[Stored items]
---
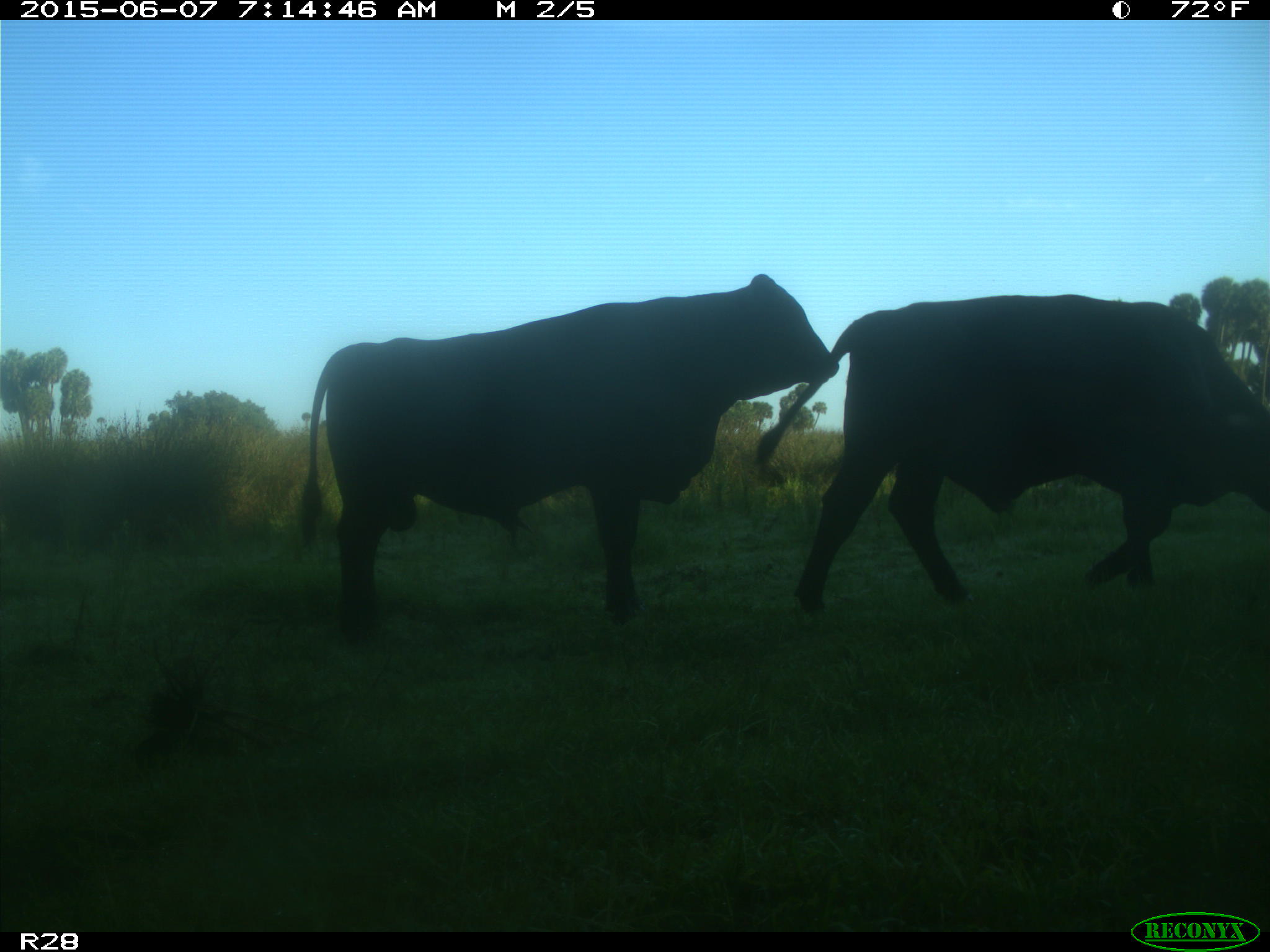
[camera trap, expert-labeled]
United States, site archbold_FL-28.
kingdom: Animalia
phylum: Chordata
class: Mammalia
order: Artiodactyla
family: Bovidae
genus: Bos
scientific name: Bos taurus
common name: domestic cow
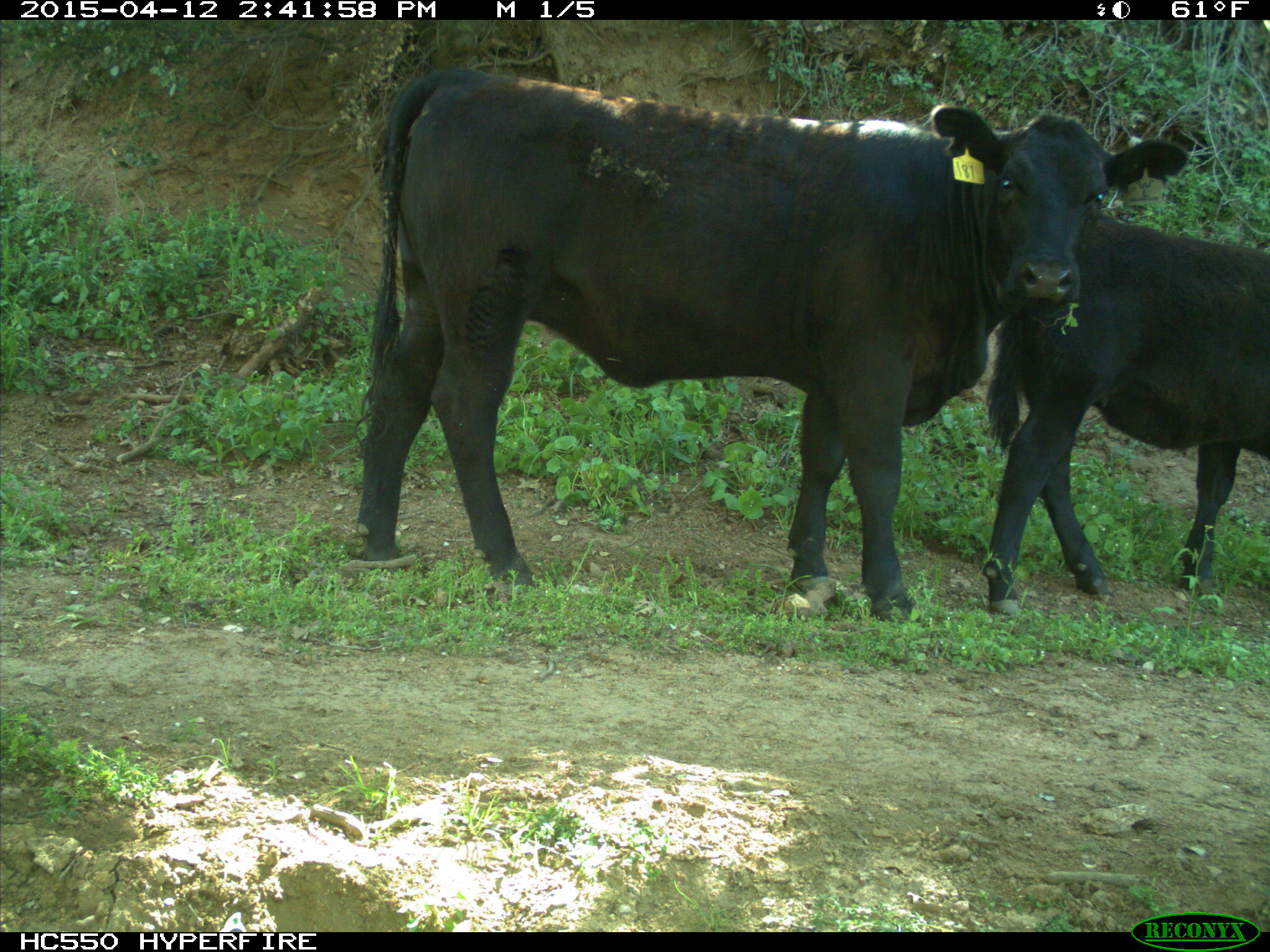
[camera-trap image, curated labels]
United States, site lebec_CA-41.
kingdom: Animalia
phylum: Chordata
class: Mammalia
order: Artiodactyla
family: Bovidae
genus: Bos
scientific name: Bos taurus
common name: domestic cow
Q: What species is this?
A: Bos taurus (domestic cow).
---
WORK ORDER: Reproduce all entries without any change, and omit the pictures.

ANSWER SECTION:
[camera trap, expert-labeled]
United States, site archbold_FL-28.
kingdom: Animalia
phylum: Chordata
class: Mammalia
order: Artiodactyla
family: Bovidae
genus: Bos
scientific name: Bos taurus
common name: domestic cow
[camera-trap image, curated labels]
United States, site lebec_CA-41.
kingdom: Animalia
phylum: Chordata
class: Mammalia
order: Artiodactyla
family: Bovidae
genus: Bos
scientific name: Bos taurus
common name: domestic cow
Q: What species is this?
A: Bos taurus (domestic cow).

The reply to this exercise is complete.